The soaring Chinese stock market saw a pause on Thursday as traders opted to take profits following a remarkable 30% surge from a low in September.
The Hang Seng China Enterprises Index plummeted by as much as 4.8%, the most significant decline in two years, signaling a halt to its 13-day winning streak.
The Hang Seng Index experienced a decline of over 4%, with Chinese developers leading losses following a significant surge recorded by a gauge tracking the sector on Wednesday. These circumstances developed amid a closure of mainland Chinese markets until October 7 for the Golden Week holidays.

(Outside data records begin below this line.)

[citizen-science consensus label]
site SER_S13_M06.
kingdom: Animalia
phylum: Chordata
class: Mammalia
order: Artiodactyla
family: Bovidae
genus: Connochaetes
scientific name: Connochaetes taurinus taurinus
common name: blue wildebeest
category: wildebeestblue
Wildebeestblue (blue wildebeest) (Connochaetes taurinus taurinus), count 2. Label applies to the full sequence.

With mainland markets closed, investors have turned to Hong Kong to ride the wave of momentum, evident in the high turnover of HK$434 billion ($55.9 billion) on Wednesday. The Hang Seng China gauge’s relative strength index surged to a record 91 on Wednesday, surpassing the 70 threshold that some traders consider a potential signal of overbought.
Though optimism has been prevalent that the ongoing rally differs from previous short-lived rebounds with increasing numbers of global money managers turning bullish on the market, concerns about a potential bubble have surfaced as equity benchmarks hit overbought levels.
Wong Kok Hoong, the head of institutional equities sales trading at Maybank Securities Pte, observed that profit-taking before the weekend and the impending reopening of the Chinese stock market played a role in the recent market behavior.
Meanwhile, there are indications that the rising Chinese consumer sentiment over the holiday period could bolster confidence for further market extensions despite Thursday’s decline.
However, traders are likely to reevaluate their strategies after the retreat, especially those who joined the rally due to FOMO (Fear Of Missing Out). The sustainability of these gains hinges on whether Beijing announces detailed fiscal policies following the holidays.